- **Task statement**
Look through the entries for the string "measured" and copy every line where it shows up.

• • • •

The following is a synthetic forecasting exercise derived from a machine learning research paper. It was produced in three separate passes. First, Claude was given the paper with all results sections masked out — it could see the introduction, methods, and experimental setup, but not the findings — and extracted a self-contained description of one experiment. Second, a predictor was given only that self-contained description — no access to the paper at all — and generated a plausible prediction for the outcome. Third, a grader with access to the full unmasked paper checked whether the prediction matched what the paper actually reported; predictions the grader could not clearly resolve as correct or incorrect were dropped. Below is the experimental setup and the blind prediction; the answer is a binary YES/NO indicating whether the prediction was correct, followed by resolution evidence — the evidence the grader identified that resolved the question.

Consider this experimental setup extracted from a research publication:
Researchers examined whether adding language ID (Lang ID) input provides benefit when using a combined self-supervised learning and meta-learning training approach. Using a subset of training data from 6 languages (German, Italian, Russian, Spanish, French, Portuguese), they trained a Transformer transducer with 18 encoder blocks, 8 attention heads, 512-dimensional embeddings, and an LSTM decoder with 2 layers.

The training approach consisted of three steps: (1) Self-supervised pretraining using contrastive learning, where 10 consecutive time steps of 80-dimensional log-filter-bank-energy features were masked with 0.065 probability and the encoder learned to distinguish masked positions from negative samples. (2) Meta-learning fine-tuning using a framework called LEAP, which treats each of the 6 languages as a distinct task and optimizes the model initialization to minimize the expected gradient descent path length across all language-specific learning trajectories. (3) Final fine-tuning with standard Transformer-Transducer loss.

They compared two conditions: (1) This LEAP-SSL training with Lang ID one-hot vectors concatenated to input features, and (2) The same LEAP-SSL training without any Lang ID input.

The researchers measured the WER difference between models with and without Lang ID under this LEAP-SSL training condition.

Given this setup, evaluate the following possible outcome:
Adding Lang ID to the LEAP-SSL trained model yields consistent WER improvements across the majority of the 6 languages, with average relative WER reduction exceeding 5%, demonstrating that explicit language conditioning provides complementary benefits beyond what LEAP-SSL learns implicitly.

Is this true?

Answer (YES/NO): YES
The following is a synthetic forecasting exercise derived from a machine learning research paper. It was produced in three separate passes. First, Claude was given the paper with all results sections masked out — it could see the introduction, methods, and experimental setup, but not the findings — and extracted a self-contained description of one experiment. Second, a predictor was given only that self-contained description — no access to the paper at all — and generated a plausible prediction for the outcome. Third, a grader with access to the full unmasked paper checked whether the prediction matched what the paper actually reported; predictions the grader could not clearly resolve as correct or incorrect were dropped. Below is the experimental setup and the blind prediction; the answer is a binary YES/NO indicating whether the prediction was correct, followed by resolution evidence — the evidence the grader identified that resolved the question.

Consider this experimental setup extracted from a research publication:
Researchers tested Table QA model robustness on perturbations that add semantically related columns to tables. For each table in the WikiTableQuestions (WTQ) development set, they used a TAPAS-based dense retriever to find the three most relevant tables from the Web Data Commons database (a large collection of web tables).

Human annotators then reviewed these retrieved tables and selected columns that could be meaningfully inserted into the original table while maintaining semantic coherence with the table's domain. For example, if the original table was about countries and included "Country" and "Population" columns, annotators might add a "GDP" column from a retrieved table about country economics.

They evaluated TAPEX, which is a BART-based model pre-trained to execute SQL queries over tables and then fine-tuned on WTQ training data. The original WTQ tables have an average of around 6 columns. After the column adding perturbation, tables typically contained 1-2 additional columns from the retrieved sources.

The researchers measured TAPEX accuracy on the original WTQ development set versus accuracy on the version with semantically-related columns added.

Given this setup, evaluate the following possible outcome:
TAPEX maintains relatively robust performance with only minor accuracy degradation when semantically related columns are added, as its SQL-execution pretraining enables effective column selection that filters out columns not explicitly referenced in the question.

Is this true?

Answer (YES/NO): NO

• • • •

- **Answer box**
The researchers measured the WER difference between models with and without Lang ID under this LEAP-SSL training condition.
The researchers measured TAPEX accuracy on the original WTQ development set versus accuracy on the version with semantically-related columns added.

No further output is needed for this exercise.